Under the new rules, the retroactive royalties owed by almost all of today’s independent webcasters will be greater than their total revenue. Wait a second,
How can the value that music brings to webcasters exceed webcasters’ revenue? Of course, the value of music can’t be made so low as to ensure every webcaster makes a profit; but isn’t it equally ridiculous to raise that value to ensure that no webcaster can survive?
Could the Copyright Royalty Board have been unaware that its decision would have lethal financial consequences for most webcasters? Or could it be their intention was to shut down the large majority of today’s channels, to leave the entire market to enormous media companies chasing high-profile advertising? Either way, the effect a purely mass-market approach will have on webcast playlists will likely be similar to the effect it has had on the quality of traditional radio.
The internet offers many strong advantages over traditional radio: it lacks expensive and paralyzing FCC regulations, while affording a lower barrier to entry, infinite bandwidth, and a more precisely targeted audience. The fact that internet radio stations can survive with little administration and technical infrastructure means stations can be numerous, small, targeted, and innovative. In contrast, a payola-ridden and highly politicized scene on the airwaves has led to less diversity in programming than ever before. In my opinion, there is very little good music on traditional radio — something that anyone with a modicum of taste can hear absolutely clearly.

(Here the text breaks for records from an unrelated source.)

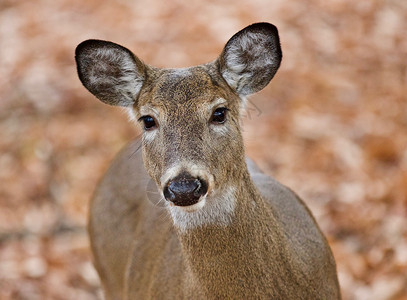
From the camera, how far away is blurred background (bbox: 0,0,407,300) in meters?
6.02

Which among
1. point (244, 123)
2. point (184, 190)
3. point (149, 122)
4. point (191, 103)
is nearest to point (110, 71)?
point (149, 122)

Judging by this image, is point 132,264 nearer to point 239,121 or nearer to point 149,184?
point 149,184

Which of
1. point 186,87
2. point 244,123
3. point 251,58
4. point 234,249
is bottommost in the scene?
point 234,249

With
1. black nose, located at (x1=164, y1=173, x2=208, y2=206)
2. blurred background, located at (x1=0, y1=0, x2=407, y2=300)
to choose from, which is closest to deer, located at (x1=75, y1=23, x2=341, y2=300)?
black nose, located at (x1=164, y1=173, x2=208, y2=206)

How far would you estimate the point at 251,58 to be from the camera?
3.62 m

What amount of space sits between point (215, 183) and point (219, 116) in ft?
1.13

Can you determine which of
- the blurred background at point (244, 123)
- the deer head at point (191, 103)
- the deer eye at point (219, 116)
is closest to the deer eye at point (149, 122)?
the deer head at point (191, 103)

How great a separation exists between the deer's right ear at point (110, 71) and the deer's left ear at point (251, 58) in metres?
0.44

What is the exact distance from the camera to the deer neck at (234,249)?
3279 millimetres

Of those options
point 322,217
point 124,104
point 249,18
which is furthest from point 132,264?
point 249,18

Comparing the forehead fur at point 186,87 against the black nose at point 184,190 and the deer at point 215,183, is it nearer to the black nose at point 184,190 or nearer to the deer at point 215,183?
the deer at point 215,183

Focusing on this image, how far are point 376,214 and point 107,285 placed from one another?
7.39 ft

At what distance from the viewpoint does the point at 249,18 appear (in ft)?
28.2

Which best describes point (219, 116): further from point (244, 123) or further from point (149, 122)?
point (244, 123)
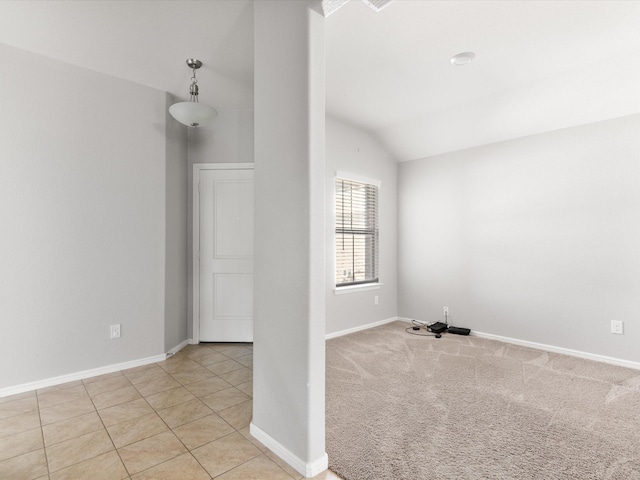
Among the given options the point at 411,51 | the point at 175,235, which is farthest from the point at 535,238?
the point at 175,235

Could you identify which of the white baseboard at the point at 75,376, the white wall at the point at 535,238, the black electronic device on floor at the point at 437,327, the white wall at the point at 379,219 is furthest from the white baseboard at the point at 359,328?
the white baseboard at the point at 75,376

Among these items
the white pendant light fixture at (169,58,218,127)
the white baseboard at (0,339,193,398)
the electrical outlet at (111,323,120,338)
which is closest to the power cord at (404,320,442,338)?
the white baseboard at (0,339,193,398)

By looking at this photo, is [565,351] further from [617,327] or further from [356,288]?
[356,288]

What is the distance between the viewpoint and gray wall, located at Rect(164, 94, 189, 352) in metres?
3.28

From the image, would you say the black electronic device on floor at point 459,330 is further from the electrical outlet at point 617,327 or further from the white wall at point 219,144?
the white wall at point 219,144

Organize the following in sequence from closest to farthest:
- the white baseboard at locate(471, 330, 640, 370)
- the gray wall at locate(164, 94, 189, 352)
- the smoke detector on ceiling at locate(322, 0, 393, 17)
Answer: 1. the smoke detector on ceiling at locate(322, 0, 393, 17)
2. the white baseboard at locate(471, 330, 640, 370)
3. the gray wall at locate(164, 94, 189, 352)

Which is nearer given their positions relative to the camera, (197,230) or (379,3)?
(379,3)

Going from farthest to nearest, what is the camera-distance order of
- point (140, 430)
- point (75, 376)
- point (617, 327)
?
point (617, 327)
point (75, 376)
point (140, 430)

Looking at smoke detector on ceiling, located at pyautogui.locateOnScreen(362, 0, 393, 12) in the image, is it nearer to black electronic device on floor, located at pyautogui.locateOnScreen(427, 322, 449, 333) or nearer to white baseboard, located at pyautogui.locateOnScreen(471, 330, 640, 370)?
black electronic device on floor, located at pyautogui.locateOnScreen(427, 322, 449, 333)

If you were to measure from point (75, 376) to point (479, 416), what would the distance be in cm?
313

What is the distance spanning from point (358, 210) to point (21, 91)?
346 centimetres

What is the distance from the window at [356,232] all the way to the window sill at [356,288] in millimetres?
71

I do not know if webcasting helps or hurts the status quo of the recording industry, and I don’t care. I don’t have a stake in it anymore. However I do believe that webcasting brings higher quality music into my life. People seem to like internet radio, so the labels should find a way to profit from the quality that internet radio uniquely offers rather than change the product in a way that will reduce its appeal. Otherwise they are missing a lucritive business opportunity, and commit the unforgivable sin of stamping out a vital part of many people’s musical enrichment. Just another example of foolish behavior on the part of the recording industry I suppose.